Feb. 25, 2021 | , DOD News
After a tour of a mass COVID-19 vaccination site in Los Angeles, Secretary of Defense Lloyd J. Austin addressed the hesitancy that some service members have about getting the vaccine.
The Food and Drug Administration has given all the vaccines currently being administered emergency use authorization. It is much as it sounds, according to the FDA. In an emergency, the FDA can make a product available to the public based on the best available evidence, without waiting for all the evidence that would be needed for FDA approval or clearance.
COVID-19 has killed more than 500,000 Americans, and the FDA approved the vaccines to help save lives. The vaccines were intensely studied and tested on hundreds of thousands of people. The efficacy of the vaccines against COVID-19 is not in question.
But there is some hesitancy — especially in communities of color in America — to get the vaccines. "Because of some things that have happened in the past, there's a degree of mistrust, and I think we have to collectively work hard to dispel rumors and to provide facts to people," Austin said. "It's been my experience that when armed with the facts, people will tend to make the right decisions."

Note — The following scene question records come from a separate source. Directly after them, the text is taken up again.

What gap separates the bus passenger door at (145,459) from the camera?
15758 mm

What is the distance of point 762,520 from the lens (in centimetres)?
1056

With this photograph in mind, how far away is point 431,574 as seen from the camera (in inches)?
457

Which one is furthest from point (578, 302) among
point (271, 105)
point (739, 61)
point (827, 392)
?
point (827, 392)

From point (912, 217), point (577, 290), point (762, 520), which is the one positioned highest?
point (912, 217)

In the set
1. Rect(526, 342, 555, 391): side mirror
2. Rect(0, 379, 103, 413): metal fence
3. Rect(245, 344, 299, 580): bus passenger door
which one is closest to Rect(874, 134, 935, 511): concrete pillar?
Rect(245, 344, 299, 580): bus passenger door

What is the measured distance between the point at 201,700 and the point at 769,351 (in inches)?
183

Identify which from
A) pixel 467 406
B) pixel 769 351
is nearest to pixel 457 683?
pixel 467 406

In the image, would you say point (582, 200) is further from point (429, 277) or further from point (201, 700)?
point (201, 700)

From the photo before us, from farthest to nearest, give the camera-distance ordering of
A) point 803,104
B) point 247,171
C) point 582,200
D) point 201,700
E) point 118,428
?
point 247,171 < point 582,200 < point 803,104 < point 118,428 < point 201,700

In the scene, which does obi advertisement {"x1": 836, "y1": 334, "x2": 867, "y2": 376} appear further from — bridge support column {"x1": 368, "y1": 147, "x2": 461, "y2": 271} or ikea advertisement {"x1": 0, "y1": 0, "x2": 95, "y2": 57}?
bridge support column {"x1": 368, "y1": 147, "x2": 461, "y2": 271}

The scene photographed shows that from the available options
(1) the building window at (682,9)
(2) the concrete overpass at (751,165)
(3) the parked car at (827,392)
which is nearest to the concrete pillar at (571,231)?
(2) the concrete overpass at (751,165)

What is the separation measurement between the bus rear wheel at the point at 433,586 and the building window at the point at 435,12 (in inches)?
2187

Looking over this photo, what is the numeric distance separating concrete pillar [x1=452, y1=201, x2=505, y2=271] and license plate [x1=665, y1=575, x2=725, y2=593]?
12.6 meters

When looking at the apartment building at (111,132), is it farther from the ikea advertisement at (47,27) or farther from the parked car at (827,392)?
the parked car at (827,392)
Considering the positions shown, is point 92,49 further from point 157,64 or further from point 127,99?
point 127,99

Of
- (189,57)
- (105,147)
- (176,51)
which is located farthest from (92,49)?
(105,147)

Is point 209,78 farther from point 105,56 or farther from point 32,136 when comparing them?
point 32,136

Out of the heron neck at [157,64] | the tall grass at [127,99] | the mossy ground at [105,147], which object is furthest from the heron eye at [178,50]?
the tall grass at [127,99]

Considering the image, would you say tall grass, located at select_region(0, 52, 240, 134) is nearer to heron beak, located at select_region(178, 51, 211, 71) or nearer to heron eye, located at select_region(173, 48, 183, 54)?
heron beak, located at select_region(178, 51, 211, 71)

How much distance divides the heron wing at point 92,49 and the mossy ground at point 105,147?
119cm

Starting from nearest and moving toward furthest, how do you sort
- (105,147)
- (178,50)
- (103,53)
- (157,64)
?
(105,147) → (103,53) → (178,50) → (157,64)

In the past, commanders — on the advice from medical professionals — could simply order service members to get a vaccine. Troops deploying to operations in Iraq and Afghanistan had to receive the anthrax series of shots, for example. That was possible because those were FDA approved inoculations.
The COVID-19 vaccines are not, and the services cannot simply order personnel to get the shots. Soldiers, sailors, airmen, Marines and guardians must make the decision for themselves. "These are individual decisions," Austin said. "We want to make sure that they have the best information available to make those decisions."
Austin wants service members to talk to families, talk to physicians and read about the decision. "We want them to have the facts," he said. He wants service members and their families to read the Centers for Disease Control and Prevention guidance and speak to defense health professionals.
"It's really important that … people have the facts, and we found that armed with the facts, they'll make the right decisions typically," he said. "I've taken the vaccine. I consider it to be safe. We've not seen very many side effects that are harmful.
"The greatest incentive to getting vaccinated is that it saves your life, and it saves the life of the folks that mean a lot to you," he continued. "That, in and of itself, is very, very important."